Ari’s 3x great-grandfather Meyer Loshak was born on 4 April 1884 in a town that is now called Hritsiv in Ukraine.
Before WWI the town was called Gritsev, and it was in the Volhynia district of the Russian Empire. In 1879, the year of the Russian census, the Jewish population of the town was 979. There was a pogrom there on 21 Sept 1917. The town was captured by the Germans on 5 July 1941, and a ghetto was established. All the Jewish people of the town (c.1900 at that time) were murdered either in 1941 or in 1942 after being transferred to another ghetto.
Meyer was the son of Lazarus (Eleazer) Loshak and Dvossie Singer. He came to England in 1906, following the 1905 Russian Revolution. His son Harry has given us the story:
“He was the youngest but one of a large family. He soon displayed a formidable aptitude at the casuistic arguments about the significance of the sacred texts. The result was that he was regarded by his teachers and his father as destined to become a rabbi. He had a remarkable gift for languages. Yiddish was his mother tongue. He quickly acquired the Hebrew and Aramaic needed for the Talmud. Before the age of 13 he had also learnt to read and speak Russian as well as the Ukrainian dialect. When he came to Britain in 1906 he soon became fluent in English, which he spoke without trace of a foreign accent. Having learnt Russian he read widely in Russian literature, both the classic authors and contemporary left-wing literature. It was the latter which, when he was about 14, led him to lose religious faith and to become an atheist, much to his father’s disgust. At 15, he left home and supported himself by teaching Russian to Yiddish-speaking Jews. He joined the Bund, a left-wing Jewish political group which was then allied to the Communist movement. As such, he took an active part in the unsuccessful 1905 revolution. Exactly what his role was, I do not know, but it led to a warrant for his arrest by the Tsarist police. He went into hiding and was later smuggled across the border into Germany to avoid probable deportation to Siberia. After spending a few weeks in Germany, he came to Britain on a ship from Hamburg to London.”
This passport was issued by the “Headman of Middle Class citizens of Settlement Grizev. The bearer of this document, the Middle Class citizen Meer Leizorovich Loshak, from Volynsky province, Zaslavski region, settlement Grizev, is discharged to various cities and settlements of the Russian Empire till 22 April 1904. Issued 22 April 1903.”

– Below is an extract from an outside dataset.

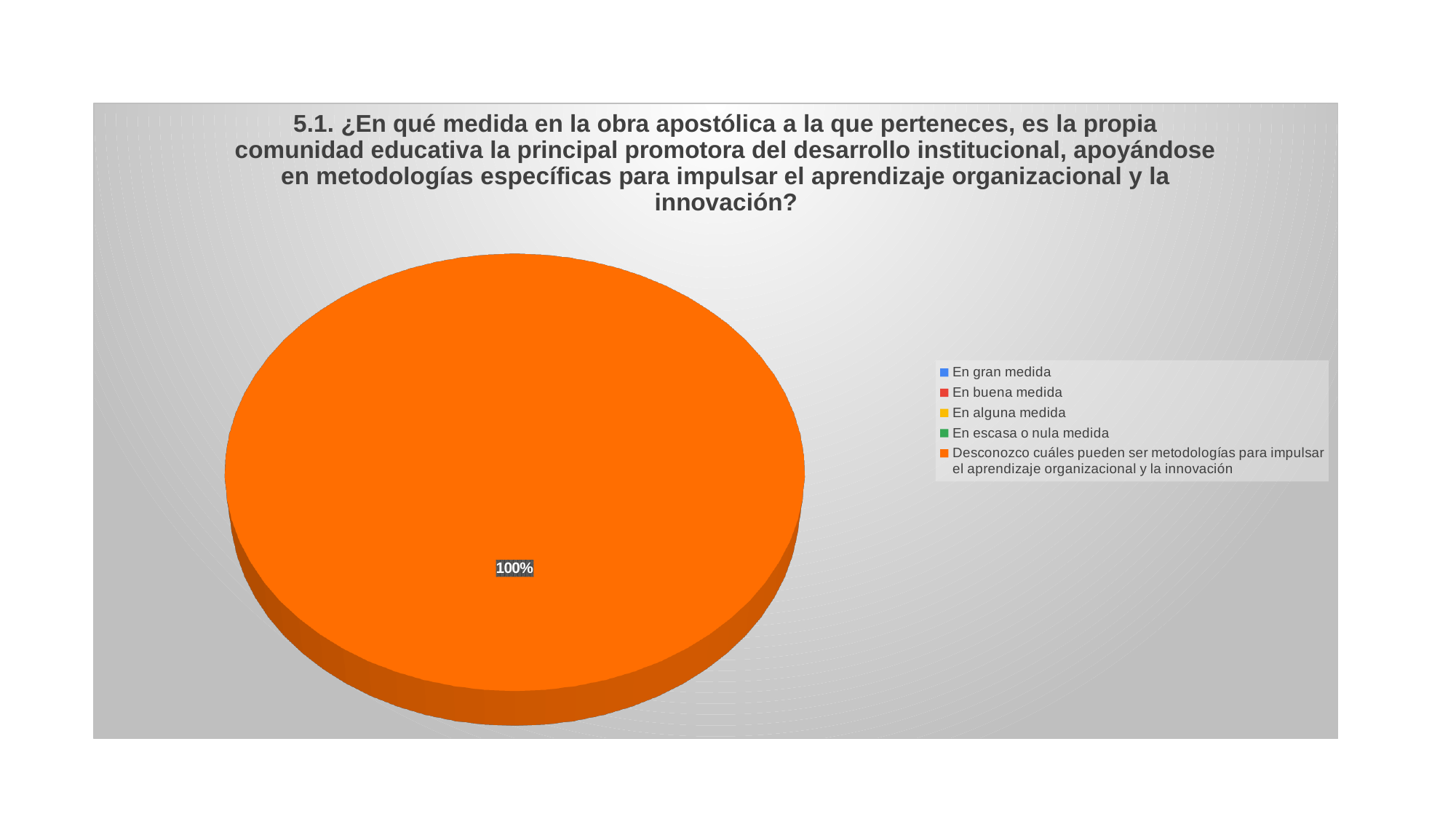
How many categories does the legend list? 5 Which legend entry is shown with a blue marker? En gran medida How many slices are visible in the pie? 1 Which category accounts for the largest share of the pie? Desconozco cuáles pueden ser metodologías para impulsar el aprendizaje organizacional y la innovación What colour is the slice that makes up the whole pie? orange Is the share for "Desconozco cuáles pueden ser metodologías para impulsar el aprendizaje organizacional y la innovación" greater or less than 50%? greater What share of the pie does the slice for "Desconozco cuáles pueden ser metodologías para impulsar el aprendizaje organizacional y la innovación" represent? 100% What value is printed on the only visible slice of the pie? 100% What kind of chart is shown on the slide? pie chart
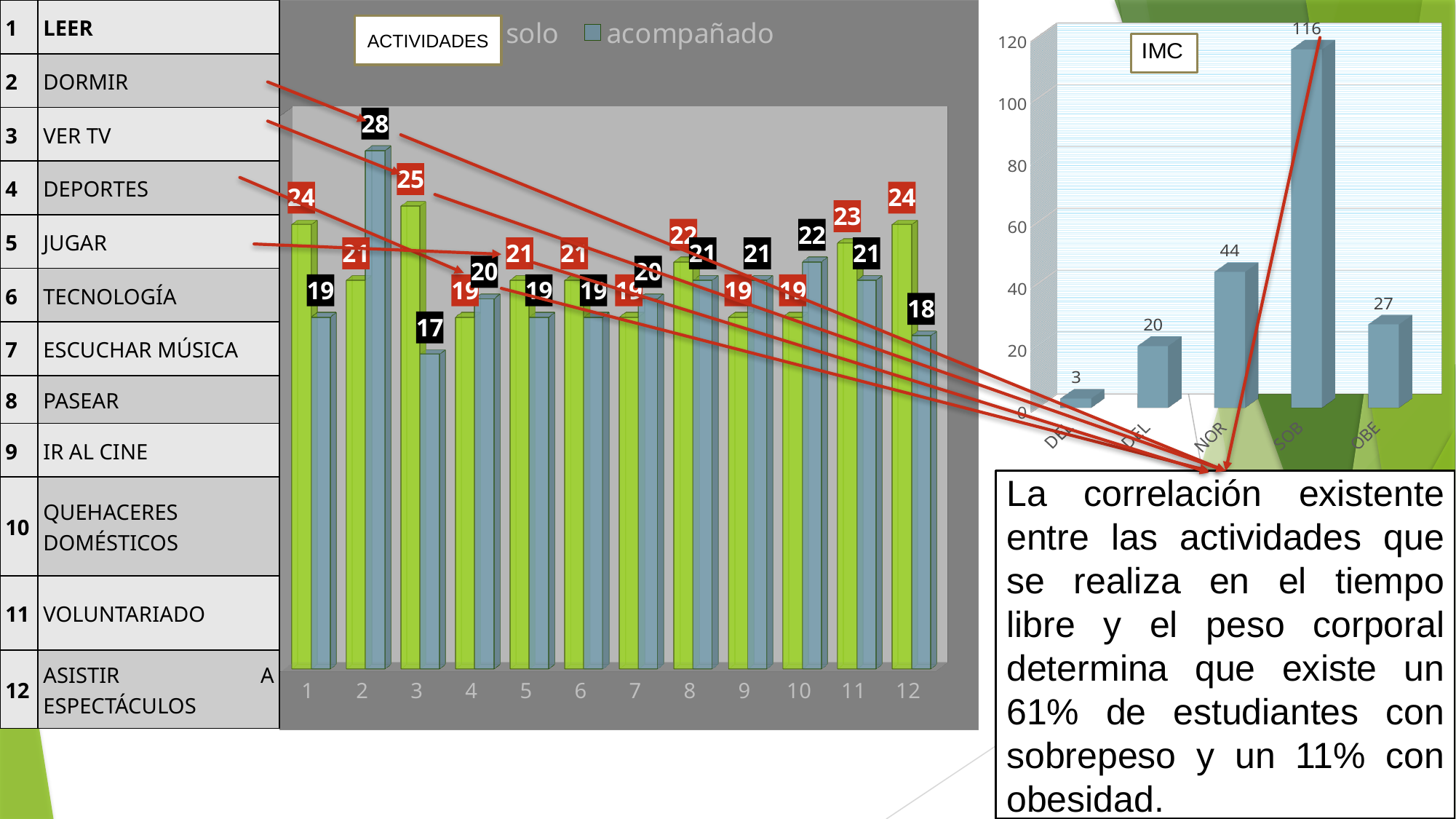
In the IMC chart, which category has the highest value? SOB In the ACTIVIDADES chart, how many series does the legend list? 2 In the IMC chart, how many categories are shown on the x axis? 5 In the IMC chart, what is the value for OBE? 27 What kind of chart is the ACTIVIDADES chart? bar chart In the IMC chart, what is the difference between the values for SOB and NOR? 72 In the ACTIVIDADES chart, which category has the highest acompañado value? 2 In the ACTIVIDADES chart, what is the solo value for category 3? 25 In the ACTIVIDADES chart, for category 12, which is larger: solo or acompañado? solo In the IMC chart, what is the value for NOR? 44 In the IMC chart, what is the value for SOB? 116 In the ACTIVIDADES chart, what is the acompañado value for category 2? 28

In London, “he took a room in a lodging house and, for a month or two, made a meagre living by selling neckties from a barrow in Petticoat Lane. A fellow lodger, named Pertschuk, who worked for a fur skin merchant in the City, told him of a vacancy at this merchant’s. My father applied for it and was appointed. He remained for a few years, when he left the job and set up in business as a fur skin merchant on his own account.”
This is a photo from 1906.
Meyer married Freida (Fannie) Nisman on 4 July 1907 in the Register Office in Whitechapel (I had never noticed before, but you can see that Joseph Pertschuk was a witness to the marriage).
We have many letters that Meyer wrote to his son and other family members, and the National Archives at Kew holds some of his business records. There are also many passenger records showing him travelling to New York on business. He became a British citizen in 1911.
Meyer and Fannie had four sons. This picture shows the family in 1928:
A claim to fame from the Jewish Chronicle, 14 Nov 1947:
Meyer died on 22 May 1937 at 26 Exeter Rd, Kilburn, at the age of 53 (the causes were syncope, coronary occlusion, coronary thrombosis), and was buried at Willesden Cemetery.
In his will he left many interesting bequests, including to his sister Leah Singer of Poland and her daughter Sosia Gejfman (I believe that they died in the Holocaust). He also mentions other siblings I did not know: “WHEREAS I have been allowing various sums of money monthly to each of my brothers O. Loshak of Tulchin Russia, [and] my sister Chissie Tachtenberg of Odessa Russia … it is my earnest wish that my wife should continue to make them allowances of at least Four pounds a month each.”
I would love to find any descendants of these relations, and more information about them.
An obituary of Meyer was published in the Fur News.